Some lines

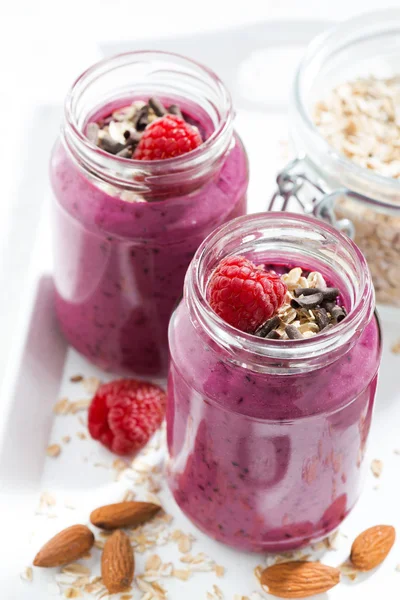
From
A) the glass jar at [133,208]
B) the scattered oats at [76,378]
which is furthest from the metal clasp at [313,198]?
the scattered oats at [76,378]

OBJECTIVE: Reproduce the lines above word for word, but leave out the picture.

TASK RESPONSE:
From
A) the glass jar at [133,208]
B) the scattered oats at [76,378]
which is furthest from the metal clasp at [313,198]?
the scattered oats at [76,378]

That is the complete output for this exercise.